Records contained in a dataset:
[Start of section]

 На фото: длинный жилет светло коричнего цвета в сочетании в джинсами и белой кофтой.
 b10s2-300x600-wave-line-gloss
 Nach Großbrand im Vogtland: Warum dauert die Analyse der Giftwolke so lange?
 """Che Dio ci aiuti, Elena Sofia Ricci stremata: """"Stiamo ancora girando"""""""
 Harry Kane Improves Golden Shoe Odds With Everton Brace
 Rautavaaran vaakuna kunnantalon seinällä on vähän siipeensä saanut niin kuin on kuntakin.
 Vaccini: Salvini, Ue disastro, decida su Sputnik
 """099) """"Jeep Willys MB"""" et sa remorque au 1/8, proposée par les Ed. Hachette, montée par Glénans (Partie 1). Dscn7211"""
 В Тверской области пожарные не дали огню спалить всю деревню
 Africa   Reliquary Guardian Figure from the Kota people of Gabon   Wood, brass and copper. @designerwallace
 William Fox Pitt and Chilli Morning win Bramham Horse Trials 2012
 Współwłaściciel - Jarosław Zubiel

[End of section]

→ Task to carry out:
Return a faithful copy of all the records above.

→ Task answer:
 На фото: длинный жилет светло коричнего цвета в сочетании в джинсами и белой кофтой.
 b10s2-300x600-wave-line-gloss
 Nach Großbrand im Vogtland: Warum dauert die Analyse der Giftwolke so lange?
 """Che Dio ci aiuti, Elena Sofia Ricci stremata: """"Stiamo ancora girando"""""""
 Harry Kane Improves Golden Shoe Odds With Everton Brace
 Rautavaaran vaakuna kunnantalon seinällä on vähän siipeensä saanut niin kuin on kuntakin.
 Vaccini: Salvini, Ue disastro, decida su Sputnik
 """099) """"Jeep Willys MB"""" et sa remorque au 1/8, proposée par les Ed. Hachette, montée par Glénans (Partie 1). Dscn7211"""
 В Тверской области пожарные не дали огню спалить всю деревню
 Africa   Reliquary Guardian Figure from the Kota people of Gabon   Wood, brass and copper. @designerwallace
 William Fox Pitt and Chilli Morning win Bramham Horse Trials 2012
 Współwłaściciel - Jarosław Zubiel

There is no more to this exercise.